What follows is an interpretation of the white paper “Designing Ecosystems of Intelligence from First Principles” released by VERSES Research Labs and translated into simple-to-understand language and concepts. We discuss the future of artificial intelligence (AI) and its potential role in shaping society. We suggest that AI needs to not only understand and be able to share what it believes, but also to exhibit the kind of flexible and general intelligence found in humans. We propose that the ultimate form of AI will be a distributed network of "ecosystems of intelligence" where collectives of intelligent agents, both human and synthetic, work together to solve complex problems.

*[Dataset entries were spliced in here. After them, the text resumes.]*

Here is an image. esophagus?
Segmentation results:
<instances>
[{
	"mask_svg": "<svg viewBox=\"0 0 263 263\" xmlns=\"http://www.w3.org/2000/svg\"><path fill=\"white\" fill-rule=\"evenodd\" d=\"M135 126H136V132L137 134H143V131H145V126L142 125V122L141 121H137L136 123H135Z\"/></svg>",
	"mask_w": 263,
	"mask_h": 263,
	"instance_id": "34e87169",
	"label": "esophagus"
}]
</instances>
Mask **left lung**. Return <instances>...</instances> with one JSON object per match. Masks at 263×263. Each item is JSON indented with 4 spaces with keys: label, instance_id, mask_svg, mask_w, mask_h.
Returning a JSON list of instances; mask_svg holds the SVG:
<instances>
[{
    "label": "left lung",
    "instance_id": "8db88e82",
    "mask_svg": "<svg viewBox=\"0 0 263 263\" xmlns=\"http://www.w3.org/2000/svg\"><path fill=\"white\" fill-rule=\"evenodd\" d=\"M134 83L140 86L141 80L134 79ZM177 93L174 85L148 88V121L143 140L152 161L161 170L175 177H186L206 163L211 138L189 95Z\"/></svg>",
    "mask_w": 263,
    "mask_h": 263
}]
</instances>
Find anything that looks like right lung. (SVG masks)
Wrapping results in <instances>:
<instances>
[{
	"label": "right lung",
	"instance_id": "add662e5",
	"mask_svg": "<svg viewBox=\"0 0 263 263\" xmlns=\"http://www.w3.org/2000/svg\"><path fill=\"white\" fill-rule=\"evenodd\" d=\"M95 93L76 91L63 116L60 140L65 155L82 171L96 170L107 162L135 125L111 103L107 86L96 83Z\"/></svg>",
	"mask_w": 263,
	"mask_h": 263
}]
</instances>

This ecosystem, known as the "Spatial Web," contains a comprehensive, real-time knowledge base—a corpus of all human knowledge that is accessible to anyone and anything.
Artificial intelligence is evolving at such a blistering pace that it seems like a new AI tool, from the novel to the mind-blowing, is making headlines every day. Yet many questions about the role AI will play in our future remain unanswered.
As we move from the Information Age to the Intelligence Age, many wonder: Will AI cripple the workforce, flood the web with misinformation or worse, devolve into a version of our technophobic sci-fi nightmares and destroy us all? Or will it usher in a global age of prosperity? If we prefer to be optimistic and bet on the latter scenario, we must ask ourselves what kind of artificial intelligence has the greatest potential to benefit humanity.
With that question in mind, allow us to present our vision for evolving artificial intelligence over the next decade and beyond, one that is inspired by the way intelligence manifests in living organisms and in the ecosystems they populate.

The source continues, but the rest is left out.